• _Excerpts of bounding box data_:
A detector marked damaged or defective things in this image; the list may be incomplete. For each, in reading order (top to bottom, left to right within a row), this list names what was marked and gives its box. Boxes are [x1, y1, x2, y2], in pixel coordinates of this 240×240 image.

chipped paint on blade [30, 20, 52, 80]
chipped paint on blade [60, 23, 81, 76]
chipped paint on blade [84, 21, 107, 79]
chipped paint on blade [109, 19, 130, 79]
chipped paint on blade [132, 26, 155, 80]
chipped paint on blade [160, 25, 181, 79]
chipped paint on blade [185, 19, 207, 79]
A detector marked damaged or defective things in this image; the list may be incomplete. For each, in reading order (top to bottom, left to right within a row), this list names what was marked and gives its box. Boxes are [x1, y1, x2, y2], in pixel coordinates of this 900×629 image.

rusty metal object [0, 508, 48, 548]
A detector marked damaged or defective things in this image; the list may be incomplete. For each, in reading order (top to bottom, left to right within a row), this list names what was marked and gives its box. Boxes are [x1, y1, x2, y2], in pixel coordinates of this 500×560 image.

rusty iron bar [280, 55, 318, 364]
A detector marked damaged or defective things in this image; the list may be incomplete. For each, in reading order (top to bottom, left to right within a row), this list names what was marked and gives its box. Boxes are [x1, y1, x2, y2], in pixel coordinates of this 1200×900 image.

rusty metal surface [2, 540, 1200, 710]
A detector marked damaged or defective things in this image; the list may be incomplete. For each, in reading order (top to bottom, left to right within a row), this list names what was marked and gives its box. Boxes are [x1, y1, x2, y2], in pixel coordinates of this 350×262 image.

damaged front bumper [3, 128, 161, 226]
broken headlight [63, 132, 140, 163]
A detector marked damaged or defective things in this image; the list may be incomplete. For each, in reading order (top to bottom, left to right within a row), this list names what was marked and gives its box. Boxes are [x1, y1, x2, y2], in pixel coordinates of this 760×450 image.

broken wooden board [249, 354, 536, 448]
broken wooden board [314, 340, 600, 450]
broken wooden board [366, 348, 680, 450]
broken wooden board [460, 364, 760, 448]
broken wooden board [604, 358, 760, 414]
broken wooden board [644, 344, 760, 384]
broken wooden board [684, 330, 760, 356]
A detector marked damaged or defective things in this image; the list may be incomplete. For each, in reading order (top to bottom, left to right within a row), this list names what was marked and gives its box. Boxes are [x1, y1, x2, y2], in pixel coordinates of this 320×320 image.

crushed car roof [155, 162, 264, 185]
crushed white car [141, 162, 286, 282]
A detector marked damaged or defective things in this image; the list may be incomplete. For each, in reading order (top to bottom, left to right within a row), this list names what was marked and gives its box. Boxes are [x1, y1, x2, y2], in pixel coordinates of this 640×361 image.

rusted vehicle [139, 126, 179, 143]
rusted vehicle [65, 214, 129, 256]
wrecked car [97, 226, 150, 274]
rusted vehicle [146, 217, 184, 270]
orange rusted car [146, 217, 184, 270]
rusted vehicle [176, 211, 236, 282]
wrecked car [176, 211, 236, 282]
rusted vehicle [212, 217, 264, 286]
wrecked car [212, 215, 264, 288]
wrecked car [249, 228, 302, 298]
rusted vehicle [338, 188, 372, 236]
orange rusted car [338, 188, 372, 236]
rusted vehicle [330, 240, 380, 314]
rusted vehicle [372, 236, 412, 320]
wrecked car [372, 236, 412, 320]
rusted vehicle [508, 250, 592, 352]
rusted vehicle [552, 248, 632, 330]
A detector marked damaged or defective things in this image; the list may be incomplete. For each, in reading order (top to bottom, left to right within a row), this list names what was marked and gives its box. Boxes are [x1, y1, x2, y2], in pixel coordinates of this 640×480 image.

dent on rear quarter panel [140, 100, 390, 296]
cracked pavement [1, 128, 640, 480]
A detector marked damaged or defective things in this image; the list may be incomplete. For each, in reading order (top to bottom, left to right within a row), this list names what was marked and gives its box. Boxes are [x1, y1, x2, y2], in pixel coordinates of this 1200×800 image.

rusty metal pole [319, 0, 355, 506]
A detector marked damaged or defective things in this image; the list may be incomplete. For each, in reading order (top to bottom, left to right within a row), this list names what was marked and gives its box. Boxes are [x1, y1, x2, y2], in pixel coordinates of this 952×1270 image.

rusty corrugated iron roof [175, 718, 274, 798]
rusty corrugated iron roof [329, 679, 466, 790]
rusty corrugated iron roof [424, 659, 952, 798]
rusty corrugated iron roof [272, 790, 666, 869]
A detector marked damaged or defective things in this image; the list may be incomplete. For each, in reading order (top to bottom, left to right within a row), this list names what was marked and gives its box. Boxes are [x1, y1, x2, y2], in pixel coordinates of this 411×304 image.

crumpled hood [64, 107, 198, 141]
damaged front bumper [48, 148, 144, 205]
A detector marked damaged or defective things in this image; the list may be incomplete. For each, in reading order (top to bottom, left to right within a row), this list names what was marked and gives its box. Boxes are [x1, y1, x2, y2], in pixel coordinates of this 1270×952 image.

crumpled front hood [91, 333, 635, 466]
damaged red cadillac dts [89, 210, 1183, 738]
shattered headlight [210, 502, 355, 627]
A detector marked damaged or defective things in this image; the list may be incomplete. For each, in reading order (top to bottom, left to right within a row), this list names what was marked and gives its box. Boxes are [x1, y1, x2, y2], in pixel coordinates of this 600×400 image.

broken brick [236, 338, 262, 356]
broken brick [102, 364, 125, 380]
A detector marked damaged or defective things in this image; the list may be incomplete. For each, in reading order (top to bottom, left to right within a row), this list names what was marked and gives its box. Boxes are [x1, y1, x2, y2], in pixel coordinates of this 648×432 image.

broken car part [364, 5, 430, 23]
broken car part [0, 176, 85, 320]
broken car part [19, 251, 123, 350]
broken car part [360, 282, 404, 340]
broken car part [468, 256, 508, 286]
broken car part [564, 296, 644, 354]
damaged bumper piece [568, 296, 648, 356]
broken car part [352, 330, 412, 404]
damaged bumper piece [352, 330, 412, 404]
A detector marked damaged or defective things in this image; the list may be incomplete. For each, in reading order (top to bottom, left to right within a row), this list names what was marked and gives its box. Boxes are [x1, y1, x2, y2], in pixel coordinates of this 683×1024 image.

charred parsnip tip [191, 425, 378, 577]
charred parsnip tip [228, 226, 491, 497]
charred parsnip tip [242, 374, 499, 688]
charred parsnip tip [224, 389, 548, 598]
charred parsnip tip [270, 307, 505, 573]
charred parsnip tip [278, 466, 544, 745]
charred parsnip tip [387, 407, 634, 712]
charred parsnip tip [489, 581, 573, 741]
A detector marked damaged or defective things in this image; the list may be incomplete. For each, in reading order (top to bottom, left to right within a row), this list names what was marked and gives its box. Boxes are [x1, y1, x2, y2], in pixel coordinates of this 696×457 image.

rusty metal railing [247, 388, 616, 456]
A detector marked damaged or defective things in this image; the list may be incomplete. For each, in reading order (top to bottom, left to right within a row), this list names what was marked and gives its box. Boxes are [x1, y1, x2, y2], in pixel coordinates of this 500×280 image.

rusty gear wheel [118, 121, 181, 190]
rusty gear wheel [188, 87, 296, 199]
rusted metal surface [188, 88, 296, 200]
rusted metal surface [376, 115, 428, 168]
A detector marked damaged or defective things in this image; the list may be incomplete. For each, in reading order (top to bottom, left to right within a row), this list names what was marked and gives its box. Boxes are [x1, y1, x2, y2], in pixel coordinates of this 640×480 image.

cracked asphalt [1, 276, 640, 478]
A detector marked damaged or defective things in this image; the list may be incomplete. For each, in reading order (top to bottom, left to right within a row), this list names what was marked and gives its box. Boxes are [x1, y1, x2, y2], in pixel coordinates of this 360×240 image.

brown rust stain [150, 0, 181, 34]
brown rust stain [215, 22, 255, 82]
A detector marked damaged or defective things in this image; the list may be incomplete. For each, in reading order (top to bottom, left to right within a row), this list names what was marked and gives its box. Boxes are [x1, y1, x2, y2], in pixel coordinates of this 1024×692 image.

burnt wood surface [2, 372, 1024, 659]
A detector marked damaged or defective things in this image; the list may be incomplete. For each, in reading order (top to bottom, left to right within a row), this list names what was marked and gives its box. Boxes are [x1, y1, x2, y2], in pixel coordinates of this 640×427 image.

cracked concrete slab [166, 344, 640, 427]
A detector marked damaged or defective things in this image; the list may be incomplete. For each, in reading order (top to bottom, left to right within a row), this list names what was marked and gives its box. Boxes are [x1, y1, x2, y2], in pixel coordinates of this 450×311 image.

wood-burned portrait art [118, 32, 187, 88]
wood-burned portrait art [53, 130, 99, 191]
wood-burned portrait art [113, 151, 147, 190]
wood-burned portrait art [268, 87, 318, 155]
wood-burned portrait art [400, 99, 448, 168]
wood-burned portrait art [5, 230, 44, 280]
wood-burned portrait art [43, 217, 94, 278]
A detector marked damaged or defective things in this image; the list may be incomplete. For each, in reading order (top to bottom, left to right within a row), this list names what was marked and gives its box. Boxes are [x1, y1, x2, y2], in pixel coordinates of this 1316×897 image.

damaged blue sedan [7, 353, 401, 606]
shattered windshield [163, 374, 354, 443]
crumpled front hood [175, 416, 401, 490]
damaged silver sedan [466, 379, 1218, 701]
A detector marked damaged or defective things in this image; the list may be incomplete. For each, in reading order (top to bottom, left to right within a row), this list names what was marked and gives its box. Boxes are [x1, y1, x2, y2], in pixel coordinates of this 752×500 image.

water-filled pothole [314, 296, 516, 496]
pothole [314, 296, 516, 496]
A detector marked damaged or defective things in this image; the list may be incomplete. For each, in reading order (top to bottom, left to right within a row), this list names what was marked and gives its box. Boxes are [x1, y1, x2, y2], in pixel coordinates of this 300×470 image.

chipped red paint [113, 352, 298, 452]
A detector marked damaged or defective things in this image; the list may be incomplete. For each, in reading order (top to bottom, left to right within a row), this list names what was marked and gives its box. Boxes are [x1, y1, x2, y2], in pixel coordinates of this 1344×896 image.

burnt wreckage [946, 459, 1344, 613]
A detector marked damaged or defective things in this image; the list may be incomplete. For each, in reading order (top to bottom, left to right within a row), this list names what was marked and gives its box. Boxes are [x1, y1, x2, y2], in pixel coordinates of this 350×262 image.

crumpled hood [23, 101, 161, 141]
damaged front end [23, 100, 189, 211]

• _BRIEF_: Copy the part of the data above that begins with the line containing "this 360×240 image." and ends with the line containing "burnt wood surface [2, 372, 1024, 659]", keeping every line unchanged.

• _COMPLETE ANSWER_:
A detector marked damaged or defective things in this image; the list may be incomplete. For each, in reading order (top to bottom, left to right within a row), this list names what was marked and gives its box. Boxes are [x1, y1, x2, y2], in pixel coordinates of this 360×240 image.

brown rust stain [150, 0, 181, 34]
brown rust stain [215, 22, 255, 82]
A detector marked damaged or defective things in this image; the list may be incomplete. For each, in reading order (top to bottom, left to right within a row), this list names what was marked and gives its box. Boxes are [x1, y1, x2, y2], in pixel coordinates of this 1024×692 image.

burnt wood surface [2, 372, 1024, 659]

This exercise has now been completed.